What should every dealer be doing to help protect the industry and their dealership?
There are a lot of dimensions people should consider in how they look at protecting their business. We are in an election year and that election year has some likelihood of catalyzing a lot of change that would impact our business. I think BHPH has been the recipient of a very hands-off regulatory environment and everybody loves that, everybody wants a pro-business environment and nobody wants to have to constantly be restrained by regulatory issues but I think there is a really good chance that for the next couple of years, post-elections, we see a different regulatory environment.
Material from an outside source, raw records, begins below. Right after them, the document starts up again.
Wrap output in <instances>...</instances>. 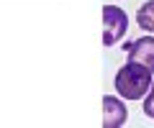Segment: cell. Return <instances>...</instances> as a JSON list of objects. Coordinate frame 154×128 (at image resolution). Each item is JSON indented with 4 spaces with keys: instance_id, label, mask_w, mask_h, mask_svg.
Listing matches in <instances>:
<instances>
[{
    "instance_id": "obj_2",
    "label": "cell",
    "mask_w": 154,
    "mask_h": 128,
    "mask_svg": "<svg viewBox=\"0 0 154 128\" xmlns=\"http://www.w3.org/2000/svg\"><path fill=\"white\" fill-rule=\"evenodd\" d=\"M128 16L118 5H105L103 8V46H116L126 36Z\"/></svg>"
},
{
    "instance_id": "obj_5",
    "label": "cell",
    "mask_w": 154,
    "mask_h": 128,
    "mask_svg": "<svg viewBox=\"0 0 154 128\" xmlns=\"http://www.w3.org/2000/svg\"><path fill=\"white\" fill-rule=\"evenodd\" d=\"M136 23H139L141 31L154 34V0H146V3L136 10Z\"/></svg>"
},
{
    "instance_id": "obj_3",
    "label": "cell",
    "mask_w": 154,
    "mask_h": 128,
    "mask_svg": "<svg viewBox=\"0 0 154 128\" xmlns=\"http://www.w3.org/2000/svg\"><path fill=\"white\" fill-rule=\"evenodd\" d=\"M128 118L126 103L116 95H105L103 97V128H121Z\"/></svg>"
},
{
    "instance_id": "obj_4",
    "label": "cell",
    "mask_w": 154,
    "mask_h": 128,
    "mask_svg": "<svg viewBox=\"0 0 154 128\" xmlns=\"http://www.w3.org/2000/svg\"><path fill=\"white\" fill-rule=\"evenodd\" d=\"M131 61H139L144 67H149L154 72V39L152 36H144V39H136L134 44H126L123 46Z\"/></svg>"
},
{
    "instance_id": "obj_1",
    "label": "cell",
    "mask_w": 154,
    "mask_h": 128,
    "mask_svg": "<svg viewBox=\"0 0 154 128\" xmlns=\"http://www.w3.org/2000/svg\"><path fill=\"white\" fill-rule=\"evenodd\" d=\"M116 92L123 100H141L152 87V69L139 64V61H128L116 72Z\"/></svg>"
},
{
    "instance_id": "obj_6",
    "label": "cell",
    "mask_w": 154,
    "mask_h": 128,
    "mask_svg": "<svg viewBox=\"0 0 154 128\" xmlns=\"http://www.w3.org/2000/svg\"><path fill=\"white\" fill-rule=\"evenodd\" d=\"M144 115L154 118V82H152V87H149V92L144 95Z\"/></svg>"
}]
</instances>
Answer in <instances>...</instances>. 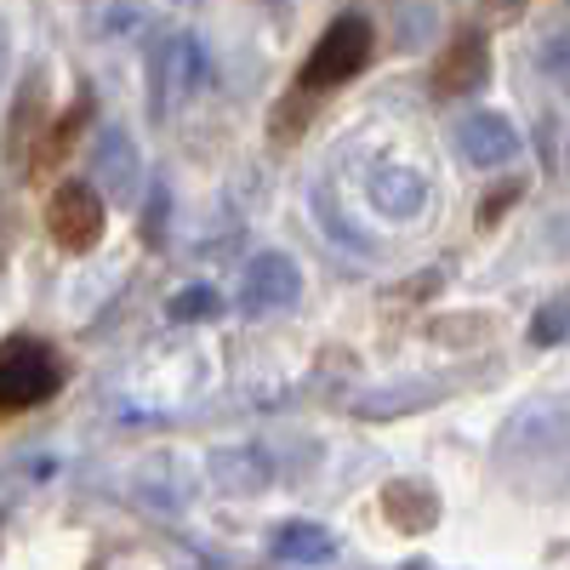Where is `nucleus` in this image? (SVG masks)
Instances as JSON below:
<instances>
[{
    "label": "nucleus",
    "instance_id": "6ab92c4d",
    "mask_svg": "<svg viewBox=\"0 0 570 570\" xmlns=\"http://www.w3.org/2000/svg\"><path fill=\"white\" fill-rule=\"evenodd\" d=\"M142 240H149V246L166 240V188H155V195H149V212H142Z\"/></svg>",
    "mask_w": 570,
    "mask_h": 570
},
{
    "label": "nucleus",
    "instance_id": "9b49d317",
    "mask_svg": "<svg viewBox=\"0 0 570 570\" xmlns=\"http://www.w3.org/2000/svg\"><path fill=\"white\" fill-rule=\"evenodd\" d=\"M268 553L285 559V564H331L337 559V537L325 525H308V519H285L268 537Z\"/></svg>",
    "mask_w": 570,
    "mask_h": 570
},
{
    "label": "nucleus",
    "instance_id": "7ed1b4c3",
    "mask_svg": "<svg viewBox=\"0 0 570 570\" xmlns=\"http://www.w3.org/2000/svg\"><path fill=\"white\" fill-rule=\"evenodd\" d=\"M46 234L63 252H91L104 240V195L98 183H58L46 200Z\"/></svg>",
    "mask_w": 570,
    "mask_h": 570
},
{
    "label": "nucleus",
    "instance_id": "1a4fd4ad",
    "mask_svg": "<svg viewBox=\"0 0 570 570\" xmlns=\"http://www.w3.org/2000/svg\"><path fill=\"white\" fill-rule=\"evenodd\" d=\"M200 75H206L200 40L195 35H171L160 46V58H155V115H166L171 98H188V91L200 86Z\"/></svg>",
    "mask_w": 570,
    "mask_h": 570
},
{
    "label": "nucleus",
    "instance_id": "f257e3e1",
    "mask_svg": "<svg viewBox=\"0 0 570 570\" xmlns=\"http://www.w3.org/2000/svg\"><path fill=\"white\" fill-rule=\"evenodd\" d=\"M63 354L40 337H7L0 348V411H29L63 389Z\"/></svg>",
    "mask_w": 570,
    "mask_h": 570
},
{
    "label": "nucleus",
    "instance_id": "f03ea898",
    "mask_svg": "<svg viewBox=\"0 0 570 570\" xmlns=\"http://www.w3.org/2000/svg\"><path fill=\"white\" fill-rule=\"evenodd\" d=\"M371 46H376V40H371V23H365L360 12H343L337 23L320 35V46L308 52V63L297 69V86L320 98V91L354 80V75L371 63Z\"/></svg>",
    "mask_w": 570,
    "mask_h": 570
},
{
    "label": "nucleus",
    "instance_id": "6e6552de",
    "mask_svg": "<svg viewBox=\"0 0 570 570\" xmlns=\"http://www.w3.org/2000/svg\"><path fill=\"white\" fill-rule=\"evenodd\" d=\"M365 200H371V212H383L389 223H411L428 206V177L416 166H376L365 177Z\"/></svg>",
    "mask_w": 570,
    "mask_h": 570
},
{
    "label": "nucleus",
    "instance_id": "9d476101",
    "mask_svg": "<svg viewBox=\"0 0 570 570\" xmlns=\"http://www.w3.org/2000/svg\"><path fill=\"white\" fill-rule=\"evenodd\" d=\"M383 513H389V525L400 537H428L440 525V497L422 480H389L383 485Z\"/></svg>",
    "mask_w": 570,
    "mask_h": 570
},
{
    "label": "nucleus",
    "instance_id": "2eb2a0df",
    "mask_svg": "<svg viewBox=\"0 0 570 570\" xmlns=\"http://www.w3.org/2000/svg\"><path fill=\"white\" fill-rule=\"evenodd\" d=\"M217 308H223V297L212 292V285H183V292L166 303V314H171L177 325H183V320H212Z\"/></svg>",
    "mask_w": 570,
    "mask_h": 570
},
{
    "label": "nucleus",
    "instance_id": "20e7f679",
    "mask_svg": "<svg viewBox=\"0 0 570 570\" xmlns=\"http://www.w3.org/2000/svg\"><path fill=\"white\" fill-rule=\"evenodd\" d=\"M303 297V268L292 252H257L240 274V308L246 314H285Z\"/></svg>",
    "mask_w": 570,
    "mask_h": 570
},
{
    "label": "nucleus",
    "instance_id": "ddd939ff",
    "mask_svg": "<svg viewBox=\"0 0 570 570\" xmlns=\"http://www.w3.org/2000/svg\"><path fill=\"white\" fill-rule=\"evenodd\" d=\"M212 473L223 485H263L268 480V462L257 451H217L212 456Z\"/></svg>",
    "mask_w": 570,
    "mask_h": 570
},
{
    "label": "nucleus",
    "instance_id": "39448f33",
    "mask_svg": "<svg viewBox=\"0 0 570 570\" xmlns=\"http://www.w3.org/2000/svg\"><path fill=\"white\" fill-rule=\"evenodd\" d=\"M91 177L109 200L120 206H137L142 195V155H137V137H126L120 126H109L98 142H91Z\"/></svg>",
    "mask_w": 570,
    "mask_h": 570
},
{
    "label": "nucleus",
    "instance_id": "a211bd4d",
    "mask_svg": "<svg viewBox=\"0 0 570 570\" xmlns=\"http://www.w3.org/2000/svg\"><path fill=\"white\" fill-rule=\"evenodd\" d=\"M519 195H525V183H502V188H491V195H485V206H480V228H497V217L502 212H513L519 206Z\"/></svg>",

So, when we talk about protecting our business, we believe that developing a culture around compliance would be a worthwhile investment. If there is a change in the administration, it’s very likely that you would see regulation addressing industries like BHPH. It would definitely address payday, it would definitely address title loans, it would probably address BHPH and so, in our opinion, rather than sit around and be frustrated with that change, we believe that operators need to get ahead and do some planning now and actually embrace the idea that a compliance culture is probably in your best interest if you want to protect your business. ...if you are just starting out, you want to figure out what niche can you possibly explore that might give you an advantage and the reason you want to explore a niche is that it is really the fundamental of our business. There are too many smart and entrepreneurial operators in Texas so it’s going to be very hard just going out and compete as a BHPH operator.
Do you use technology for compliance?
We use a lot of the compliance tools that Hudson Cook provides; they have a compliance system designed to the BHPH industry and those are some good investments. Entrepreneurs tent to overlook compliance because entrepreneurs are all about investment in strategies that drive revenue and investing in compliance doesn’t feel like it’s going to drive revenue so it’s not going to be prioritized but if you are going to protect your business today, that’s an important area to focus on.